Gesetzliche Regelung

Unser Recht kennt grundsätzlich keine automatische gesetzliche Vertretung durch einen Anderen [1]. Das gilt selbst für den Ehegatten, eingetragenen Lebenspartner oder Taufpaten. Weder die Ehefrau des Konrad M. noch dessen Bruder können also irgendwelche Entscheidungen in Bezug auf ihren Ehemann/Bruder und dessen weiteres Leben treffen.

Ist ein erwachsener Mensch in einem solchen Fall nicht mehr in der Lage, sich um seine eigenen Angelegenheite zu kümmern, wird vielmehr durch ein Betreuungsgericht eine gesetzliche Vertretung (Betreuung) durch einen Dritten (Betreuer) angeordnet. Diese gesetzliche Bestimmung findet sich in § 1896 BGB.

Selbst Familienangehörige oder Verwandte müssen also erst vom Betreuungsgericht zum Betreuer bestellt werden.

Bei der Auswahl einer bestimmten Person als Betreuer berücksichtigt das Betreuungsgericht das Wohl des Betreuten, soweit erkennbar seine Wünsche, die persönlichen und verwandtschaftlichen Bindungen sowie die Gefahr von Interessenkonflikten. Es ist aufgrund dieser Kriterien und der Abwägung zwischen diesen Kriterien aber keinesfalls sicher, dass ein nahestehendes Familienmitglied oder ein naher Verwandter zum Betreuer bestellt werden, weil das Kriterium eines drohenden Interessenkonfliktes hierbei ein erhebliches Gewicht hat. Familienangehörige, Lebensgefährten/innen, Verwandte oder sonstige nahestehende Personen können daher zwar, müssen aber nicht zwingend zum Betreuer bestellt werden. Es kann also auch dazu kommen, dass ein vollkommen Fremder (z.B. ein Berufsbetreuer) durch das Betreuungsgericht zum Betreuer bestellt wird, der den Betreuten nicht persönlich kennt und daher auch nichts von dessen persönlichen Wünschen und Vorstellungen weiß.

Abweichende Regelung

Konrad M. kann sich dazu leider nicht mehr äussern, aber er hätte schon recht klare Vorstellungen davon gehabt, wie er sich sein weiteres Leben im Falle einer schweren Erkrankung vorstellt. Er wäre zum Beispiel gerne zu Hause wohnen geblieben, hätte gewollt, dass sein Haus behindertengerecht umgebaut wird, eine Pflegekraft eingestellt wird. Über ärztliche Behandlungen hätte seine Ehefrau entscheiden sollen, wobei Konrad M. für bestimmte, unmittelbar lebensbedrohende Erkrankungen auch besondere Vorstellungen und Wünsche gehabt hätte, wie zum Beispiel in bestimmten Situationen den Verzicht auf das Setzen einer Ernährungssonde.

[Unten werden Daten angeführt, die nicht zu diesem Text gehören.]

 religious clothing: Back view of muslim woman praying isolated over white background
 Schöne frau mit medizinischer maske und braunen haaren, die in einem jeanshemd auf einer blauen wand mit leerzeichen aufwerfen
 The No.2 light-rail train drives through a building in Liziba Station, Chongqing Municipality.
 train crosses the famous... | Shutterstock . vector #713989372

Alle diese Wünsche und Vorstellungen hätte Konrad M. in sogenannten Vorsorgeverfügungen schriftlich festlegen können.

Er hätte in einer Vorsorgevollmacht regeln können, von wem und in welchem Umfang er im Fall der Notwendigkeit einer Betreuung hätte vertreten werden wollen. Eine amtlich angeordnete Betreuung hätte damit vermieden werden können.

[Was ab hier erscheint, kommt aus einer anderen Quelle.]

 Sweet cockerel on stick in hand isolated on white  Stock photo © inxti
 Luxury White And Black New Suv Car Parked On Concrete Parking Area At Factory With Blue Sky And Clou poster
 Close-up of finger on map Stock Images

Er hätte (zusätzlich) eine Betreuungsverfügung erstellen können, um im Fall einer doch erforderlichen Betreuung auf die Auswahl des Betreuers Einfluß zu nehmen, also bestimmte Personen vorzuschlagen oder auch bestimmte Personen von einer Betreuung auszuschließen.

Konrad M. hätte in einer Patientenverfügung seine Vorstellungen vom Leben, Krankheit, Sterben und Alter festhalten können, um seinem künftigen Betreuer und den behandelnden Ärzten eine klare Anweisung zu gewünschten oder nicht gewünschten medizinischen Behandlungen zu geben.

Konrad M. hätte schließlich in Sorgerechtsverfügungen für etwaige eigene leibliche Kinder Anordnungen für deren Personensorge und Vermögenssorge treffen können.

Fußnoten

[1] Einzige Ausnahme ist die Vertretung von Minderjährigen durch deren Eltern und die gegenseitige Vertretung von Ehegatten bei "Geschäften zur Deckung des Lebensbedarfes".